An Egyptian father and his son have been detained unlawfully since 2013 as part of the political persecution of ex-aides to the country’s first democratically elected President Mohammed Morsi, and should be freed immediately and compensated, a U.N. human rights experts said.
The U.N. Working Group on Arbitrary Detention posted its findings last week after examining the cases of former Morsi adviser Essam al-Haddad and his son Gihad. The panel said that Egyptian authorities had not responded to its inquiries.
In 2013, the then-Defense Minister Gen. Abdel-Fattah el-Sissi led a bloody military coup, ousting President Morsi. Since then, a harsh crackdown on dissidents, not only the Muslim Brotherhood but anyone who opposed el-Sissi, has commenced.
The latest constitutional referendum last month paved the way for el-Sissi to remain in power until 2030. Despite the country’s struggle for economic improvement, human rights violations have become increasingly alarming.
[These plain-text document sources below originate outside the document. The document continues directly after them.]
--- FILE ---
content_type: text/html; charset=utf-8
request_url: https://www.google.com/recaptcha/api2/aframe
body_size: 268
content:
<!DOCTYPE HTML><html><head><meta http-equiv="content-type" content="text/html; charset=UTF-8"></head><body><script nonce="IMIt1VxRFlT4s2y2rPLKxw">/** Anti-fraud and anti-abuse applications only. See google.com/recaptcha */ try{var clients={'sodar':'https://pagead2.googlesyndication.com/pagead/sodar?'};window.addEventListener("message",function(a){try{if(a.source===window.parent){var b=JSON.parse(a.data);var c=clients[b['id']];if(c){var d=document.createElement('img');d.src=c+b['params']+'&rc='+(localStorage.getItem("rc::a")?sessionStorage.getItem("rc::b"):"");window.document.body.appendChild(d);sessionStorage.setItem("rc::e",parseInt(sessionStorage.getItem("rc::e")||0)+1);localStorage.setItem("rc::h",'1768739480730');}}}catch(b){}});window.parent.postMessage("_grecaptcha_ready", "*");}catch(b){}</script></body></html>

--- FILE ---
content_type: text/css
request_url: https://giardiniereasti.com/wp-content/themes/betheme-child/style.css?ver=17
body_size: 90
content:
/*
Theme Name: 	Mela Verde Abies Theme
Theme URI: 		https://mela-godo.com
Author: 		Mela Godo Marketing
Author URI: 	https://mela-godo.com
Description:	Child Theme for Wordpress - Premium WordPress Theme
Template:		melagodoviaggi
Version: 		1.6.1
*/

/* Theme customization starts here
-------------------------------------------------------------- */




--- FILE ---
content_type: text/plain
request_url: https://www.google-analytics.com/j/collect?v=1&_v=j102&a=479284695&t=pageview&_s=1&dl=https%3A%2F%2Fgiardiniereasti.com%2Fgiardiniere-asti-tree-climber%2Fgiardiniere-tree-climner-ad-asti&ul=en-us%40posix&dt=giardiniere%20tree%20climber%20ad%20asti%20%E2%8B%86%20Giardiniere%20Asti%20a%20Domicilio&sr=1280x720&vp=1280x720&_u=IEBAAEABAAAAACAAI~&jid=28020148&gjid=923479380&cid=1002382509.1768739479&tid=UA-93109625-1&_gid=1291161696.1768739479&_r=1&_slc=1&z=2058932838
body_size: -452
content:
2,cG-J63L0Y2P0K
The death of former President Morsi has put the spotlight on the dire conditions faced by political prisoners in the country. There are approximately 60,000 political prisoners in Egypt. According to the Arab Organization for Human Rights, over 700 Egyptian prisoners have died as a result of medical negligence since 2011. Human rights groups have said conditions in the detention centers, including medical and nutritional supplies, are insufficient.
Likewise, in an article by Maged Mandour published by Sada, an online platform under Carnegie International, it is believed that Egyptian security forces deliberately deprive the detainees of food so they die of starvation.